PROBLEM STATEMENT ▸
What is needed is an exact copy of all the records.

+-------+

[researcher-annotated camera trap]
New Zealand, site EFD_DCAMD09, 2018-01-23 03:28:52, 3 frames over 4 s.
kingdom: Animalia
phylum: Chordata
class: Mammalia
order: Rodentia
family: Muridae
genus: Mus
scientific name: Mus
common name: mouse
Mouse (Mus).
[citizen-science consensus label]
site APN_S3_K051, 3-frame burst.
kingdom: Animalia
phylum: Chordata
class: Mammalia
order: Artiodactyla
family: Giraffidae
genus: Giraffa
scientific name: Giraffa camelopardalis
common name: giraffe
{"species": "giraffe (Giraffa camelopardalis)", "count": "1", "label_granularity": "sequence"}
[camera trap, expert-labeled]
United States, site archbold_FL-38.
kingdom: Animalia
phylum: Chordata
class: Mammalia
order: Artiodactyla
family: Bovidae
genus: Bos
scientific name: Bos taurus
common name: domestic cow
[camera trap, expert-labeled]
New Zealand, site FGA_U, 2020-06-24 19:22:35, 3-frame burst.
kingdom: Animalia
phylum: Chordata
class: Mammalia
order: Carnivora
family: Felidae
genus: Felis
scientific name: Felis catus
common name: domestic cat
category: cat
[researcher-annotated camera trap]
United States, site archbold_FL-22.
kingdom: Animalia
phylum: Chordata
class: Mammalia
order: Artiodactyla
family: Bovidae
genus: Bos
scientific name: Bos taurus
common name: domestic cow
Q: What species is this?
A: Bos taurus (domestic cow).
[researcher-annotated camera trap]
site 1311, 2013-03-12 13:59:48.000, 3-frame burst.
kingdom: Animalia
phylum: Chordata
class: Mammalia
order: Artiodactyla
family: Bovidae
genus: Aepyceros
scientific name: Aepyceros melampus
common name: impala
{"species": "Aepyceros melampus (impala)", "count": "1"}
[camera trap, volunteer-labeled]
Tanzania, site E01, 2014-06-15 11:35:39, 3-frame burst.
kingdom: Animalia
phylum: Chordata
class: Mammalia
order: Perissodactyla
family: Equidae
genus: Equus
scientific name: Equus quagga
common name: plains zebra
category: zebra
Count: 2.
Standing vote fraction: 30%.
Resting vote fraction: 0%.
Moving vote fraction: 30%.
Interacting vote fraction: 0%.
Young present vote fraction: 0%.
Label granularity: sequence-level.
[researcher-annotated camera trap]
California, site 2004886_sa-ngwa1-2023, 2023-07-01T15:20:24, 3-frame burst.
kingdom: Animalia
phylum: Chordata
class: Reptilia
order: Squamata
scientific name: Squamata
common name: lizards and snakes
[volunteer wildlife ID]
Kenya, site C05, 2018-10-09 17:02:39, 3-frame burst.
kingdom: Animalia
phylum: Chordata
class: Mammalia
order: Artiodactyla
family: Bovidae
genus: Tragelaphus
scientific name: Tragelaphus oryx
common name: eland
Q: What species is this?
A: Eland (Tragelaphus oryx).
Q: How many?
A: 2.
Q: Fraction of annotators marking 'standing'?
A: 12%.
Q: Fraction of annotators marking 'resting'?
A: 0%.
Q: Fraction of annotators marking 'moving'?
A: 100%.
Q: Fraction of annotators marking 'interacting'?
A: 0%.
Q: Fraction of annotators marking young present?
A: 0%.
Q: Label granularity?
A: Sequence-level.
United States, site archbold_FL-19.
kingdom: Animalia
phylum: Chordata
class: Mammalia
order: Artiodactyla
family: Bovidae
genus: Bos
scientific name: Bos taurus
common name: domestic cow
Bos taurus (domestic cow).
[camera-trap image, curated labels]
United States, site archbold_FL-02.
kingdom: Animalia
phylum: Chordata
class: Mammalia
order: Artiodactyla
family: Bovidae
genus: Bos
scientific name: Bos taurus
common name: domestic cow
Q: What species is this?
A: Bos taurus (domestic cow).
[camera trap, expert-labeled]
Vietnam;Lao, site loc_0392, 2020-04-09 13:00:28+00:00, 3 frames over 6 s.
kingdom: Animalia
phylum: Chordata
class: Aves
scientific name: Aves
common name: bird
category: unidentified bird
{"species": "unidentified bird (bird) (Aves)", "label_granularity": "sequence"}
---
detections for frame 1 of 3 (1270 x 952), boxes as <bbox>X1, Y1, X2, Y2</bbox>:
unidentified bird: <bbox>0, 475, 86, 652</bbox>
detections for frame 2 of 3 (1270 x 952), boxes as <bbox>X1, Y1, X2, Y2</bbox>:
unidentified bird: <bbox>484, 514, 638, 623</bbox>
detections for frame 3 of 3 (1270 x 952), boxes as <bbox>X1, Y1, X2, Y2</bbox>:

+-------+

WRITTEN SOLUTION ▸
[researcher-annotated camera trap]
New Zealand, site EFD_DCAMD09, 2018-01-23 03:28:52, 3 frames over 4 s.
kingdom: Animalia
phylum: Chordata
class: Mammalia
order: Rodentia
family: Muridae
genus: Mus
scientific name: Mus
common name: mouse
Mouse (Mus).
[citizen-science consensus label]
site APN_S3_K051, 3-frame burst.
kingdom: Animalia
phylum: Chordata
class: Mammalia
order: Artiodactyla
family: Giraffidae
genus: Giraffa
scientific name: Giraffa camelopardalis
common name: giraffe
{"species": "giraffe (Giraffa camelopardalis)", "count": "1", "label_granularity": "sequence"}
[camera trap, expert-labeled]
United States, site archbold_FL-38.
kingdom: Animalia
phylum: Chordata
class: Mammalia
order: Artiodactyla
family: Bovidae
genus: Bos
scientific name: Bos taurus
common name: domestic cow
[camera trap, expert-labeled]
New Zealand, site FGA_U, 2020-06-24 19:22:35, 3-frame burst.
kingdom: Animalia
phylum: Chordata
class: Mammalia
order: Carnivora
family: Felidae
genus: Felis
scientific name: Felis catus
common name: domestic cat
category: cat
[researcher-annotated camera trap]
United States, site archbold_FL-22.
kingdom: Animalia
phylum: Chordata
class: Mammalia
order: Artiodactyla
family: Bovidae
genus: Bos
scientific name: Bos taurus
common name: domestic cow
Q: What species is this?
A: Bos taurus (domestic cow).
[researcher-annotated camera trap]
site 1311, 2013-03-12 13:59:48.000, 3-frame burst.
kingdom: Animalia
phylum: Chordata
class: Mammalia
order: Artiodactyla
family: Bovidae
genus: Aepyceros
scientific name: Aepyceros melampus
common name: impala
{"species": "Aepyceros melampus (impala)", "count": "1"}
[camera trap, volunteer-labeled]
Tanzania, site E01, 2014-06-15 11:35:39, 3-frame burst.
kingdom: Animalia
phylum: Chordata
class: Mammalia
order: Perissodactyla
family: Equidae
genus: Equus
scientific name: Equus quagga
common name: plains zebra
category: zebra
Count: 2.
Standing vote fraction: 30%.
Resting vote fraction: 0%.
Moving vote fraction: 30%.
Interacting vote fraction: 0%.
Young present vote fraction: 0%.
Label granularity: sequence-level.
[researcher-annotated camera trap]
California, site 2004886_sa-ngwa1-2023, 2023-07-01T15:20:24, 3-frame burst.
kingdom: Animalia
phylum: Chordata
class: Reptilia
order: Squamata
scientific name: Squamata
common name: lizards and snakes
[volunteer wildlife ID]
Kenya, site C05, 2018-10-09 17:02:39, 3-frame burst.
kingdom: Animalia
phylum: Chordata
class: Mammalia
order: Artiodactyla
family: Bovidae
genus: Tragelaphus
scientific name: Tragelaphus oryx
common name: eland
Q: What species is this?
A: Eland (Tragelaphus oryx).
Q: How many?
A: 2.
Q: Fraction of annotators marking 'standing'?
A: 12%.
Q: Fraction of annotators marking 'resting'?
A: 0%.
Q: Fraction of annotators marking 'moving'?
A: 100%.
Q: Fraction of annotators marking 'interacting'?
A: 0%.
Q: Fraction of annotators marking young present?
A: 0%.
Q: Label granularity?
A: Sequence-level.
United States, site archbold_FL-19.
kingdom: Animalia
phylum: Chordata
class: Mammalia
order: Artiodactyla
family: Bovidae
genus: Bos
scientific name: Bos taurus
common name: domestic cow
Bos taurus (domestic cow).
[camera-trap image, curated labels]
United States, site archbold_FL-02.
kingdom: Animalia
phylum: Chordata
class: Mammalia
order: Artiodactyla
family: Bovidae
genus: Bos
scientific name: Bos taurus
common name: domestic cow
Q: What species is this?
A: Bos taurus (domestic cow).
[camera trap, expert-labeled]
Vietnam;Lao, site loc_0392, 2020-04-09 13:00:28+00:00, 3 frames over 6 s.
kingdom: Animalia
phylum: Chordata
class: Aves
scientific name: Aves
common name: bird
category: unidentified bird
{"species": "unidentified bird (bird) (Aves)", "label_granularity": "sequence"}
---
detections for frame 1 of 3 (1270 x 952), boxes as <bbox>X1, Y1, X2, Y2</bbox>:
unidentified bird: <bbox>0, 475, 86, 652</bbox>
detections for frame 2 of 3 (1270 x 952), boxes as <bbox>X1, Y1, X2, Y2</bbox>:
unidentified bird: <bbox>484, 514, 638, 623</bbox>
detections for frame 3 of 3 (1270 x 952), boxes as <bbox>X1, Y1, X2, Y2</bbox>:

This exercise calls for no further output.